Am Vormittag des 10. April 1945 hob eine Streitmacht von 1315 Bombern und
863 Jagdflugzeugen der US Air Force von den Plätzen in England und den
befreiten Gebieten Europas ab, um Flugplätze der Luftwaffen im Osten
Deutschlands und im Raum Berlin zu bombardieren. Vorrangiges Ziel war, die
Startbasen der deutschen Düsenjäger, der Me-262, zu zerstören. Der
Oranienburger Flugplatz war einer davon. Doch ein anderes Ziel in diesem
Raum stand ebenfalls auf der Liste der Alliierten - das SS-Feldzeug-Depot
und die dazugehörenden Klinkerwerke in Oranienburg. Auf dieses Ziel waren
294 B-17 "Flying Fortress" angesetzt.
Abgeschossen beim Anflug auf Oranienburg
Der 21-jährige Staff Sergeant Frank Lewis aus Macon, Virginia, sitzt im
Bug eines Bombers, der zur Führungsgruppe der 398. Bomber-Gruppe gehört.
Er ist Bombenschütze und es ist sein 34. Kampfeinsatz, noch einen mehr
muss er absolvieren, dann kann er nach Hause.

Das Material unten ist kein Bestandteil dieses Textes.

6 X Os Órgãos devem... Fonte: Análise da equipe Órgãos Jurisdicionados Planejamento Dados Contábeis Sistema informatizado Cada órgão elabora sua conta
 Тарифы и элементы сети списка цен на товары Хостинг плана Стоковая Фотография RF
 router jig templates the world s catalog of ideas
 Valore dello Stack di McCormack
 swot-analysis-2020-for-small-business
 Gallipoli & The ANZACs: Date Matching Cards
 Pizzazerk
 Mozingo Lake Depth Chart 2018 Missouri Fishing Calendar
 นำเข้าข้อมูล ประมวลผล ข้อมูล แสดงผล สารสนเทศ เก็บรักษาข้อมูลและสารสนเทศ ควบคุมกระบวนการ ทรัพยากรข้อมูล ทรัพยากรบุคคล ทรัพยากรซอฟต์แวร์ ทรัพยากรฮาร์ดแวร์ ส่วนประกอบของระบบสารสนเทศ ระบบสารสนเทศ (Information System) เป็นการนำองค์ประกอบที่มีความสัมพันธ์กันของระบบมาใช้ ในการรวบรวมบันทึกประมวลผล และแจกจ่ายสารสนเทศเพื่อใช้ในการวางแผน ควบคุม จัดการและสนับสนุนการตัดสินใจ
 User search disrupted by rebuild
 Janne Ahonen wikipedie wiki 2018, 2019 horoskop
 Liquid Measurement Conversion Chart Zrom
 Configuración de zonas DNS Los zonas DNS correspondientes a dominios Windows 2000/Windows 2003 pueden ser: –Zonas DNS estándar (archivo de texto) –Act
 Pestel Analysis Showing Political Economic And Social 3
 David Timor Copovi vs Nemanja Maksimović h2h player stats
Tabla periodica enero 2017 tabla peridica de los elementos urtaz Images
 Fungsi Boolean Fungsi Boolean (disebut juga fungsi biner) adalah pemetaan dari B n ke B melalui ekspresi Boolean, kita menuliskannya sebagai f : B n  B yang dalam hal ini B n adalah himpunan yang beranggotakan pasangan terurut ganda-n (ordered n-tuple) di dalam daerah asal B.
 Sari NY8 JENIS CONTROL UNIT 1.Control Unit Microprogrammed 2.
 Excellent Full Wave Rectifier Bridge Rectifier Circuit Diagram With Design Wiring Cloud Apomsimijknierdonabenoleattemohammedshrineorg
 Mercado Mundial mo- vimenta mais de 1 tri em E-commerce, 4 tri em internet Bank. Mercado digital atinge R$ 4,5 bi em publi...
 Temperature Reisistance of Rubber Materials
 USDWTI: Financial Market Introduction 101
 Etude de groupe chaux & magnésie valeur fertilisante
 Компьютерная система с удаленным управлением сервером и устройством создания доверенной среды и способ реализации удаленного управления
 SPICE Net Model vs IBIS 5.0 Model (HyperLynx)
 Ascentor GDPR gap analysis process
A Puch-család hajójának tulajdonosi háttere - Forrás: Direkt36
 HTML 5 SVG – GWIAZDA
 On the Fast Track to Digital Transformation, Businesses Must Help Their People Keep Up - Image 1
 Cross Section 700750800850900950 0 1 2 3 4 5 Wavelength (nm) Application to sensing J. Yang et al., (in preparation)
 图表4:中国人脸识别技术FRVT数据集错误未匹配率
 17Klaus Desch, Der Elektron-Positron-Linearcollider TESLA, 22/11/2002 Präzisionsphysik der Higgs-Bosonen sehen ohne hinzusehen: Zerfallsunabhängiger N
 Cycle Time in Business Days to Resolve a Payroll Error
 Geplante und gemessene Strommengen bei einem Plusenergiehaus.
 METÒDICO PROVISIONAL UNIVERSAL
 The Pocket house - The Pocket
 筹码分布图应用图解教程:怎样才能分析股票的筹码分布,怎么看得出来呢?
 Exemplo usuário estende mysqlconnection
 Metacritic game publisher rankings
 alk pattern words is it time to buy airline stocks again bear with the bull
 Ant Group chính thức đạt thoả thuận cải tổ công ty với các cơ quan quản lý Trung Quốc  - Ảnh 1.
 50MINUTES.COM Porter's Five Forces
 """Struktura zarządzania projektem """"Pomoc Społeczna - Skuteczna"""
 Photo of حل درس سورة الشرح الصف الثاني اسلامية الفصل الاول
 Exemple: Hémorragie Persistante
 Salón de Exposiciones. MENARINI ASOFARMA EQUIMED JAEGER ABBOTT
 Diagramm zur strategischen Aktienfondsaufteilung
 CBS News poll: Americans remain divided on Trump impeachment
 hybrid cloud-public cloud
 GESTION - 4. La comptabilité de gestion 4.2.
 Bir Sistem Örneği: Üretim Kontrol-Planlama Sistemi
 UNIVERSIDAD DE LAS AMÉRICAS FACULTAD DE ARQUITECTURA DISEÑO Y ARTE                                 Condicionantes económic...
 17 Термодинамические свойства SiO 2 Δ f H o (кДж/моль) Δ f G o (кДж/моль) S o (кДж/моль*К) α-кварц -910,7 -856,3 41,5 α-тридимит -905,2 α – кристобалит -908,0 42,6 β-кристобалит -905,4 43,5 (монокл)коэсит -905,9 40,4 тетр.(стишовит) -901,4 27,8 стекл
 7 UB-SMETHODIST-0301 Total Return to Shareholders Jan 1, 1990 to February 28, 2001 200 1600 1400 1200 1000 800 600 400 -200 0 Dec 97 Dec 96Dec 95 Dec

Mit seinem Jagdflugzeug P-51 Mustang begleitet der 20-jährige Leutnant
Joe Peterburs von der 20. Jägergruppe die Bomber. Es ist sein 49.
Kampfeinsatz.
Die beiden Männer werden sich in wenigen Tagen unter ungünstigen Verhältnissen
begegnen - in einem deutschen Kriegsgefangenenlager.
Im Raum Wittenberge beginnt der Zielanflug. "Wir waren 90 Sekunden
vom Ziel entfernt", berichtet Lewis, "als uns die deutschen Düsenjäger
angriffen. Ich hatte schon die Klappen des Bombenschachts geöffnet, da
bekamen wir Treffer von den Kanonen der Me-262".
Die Geschosse des Jägers töteten den MG-Schützen Tichenor, zerfetzten
den Arm des MG-Schützen Boyes und zerschnitten die Rumpfmitte.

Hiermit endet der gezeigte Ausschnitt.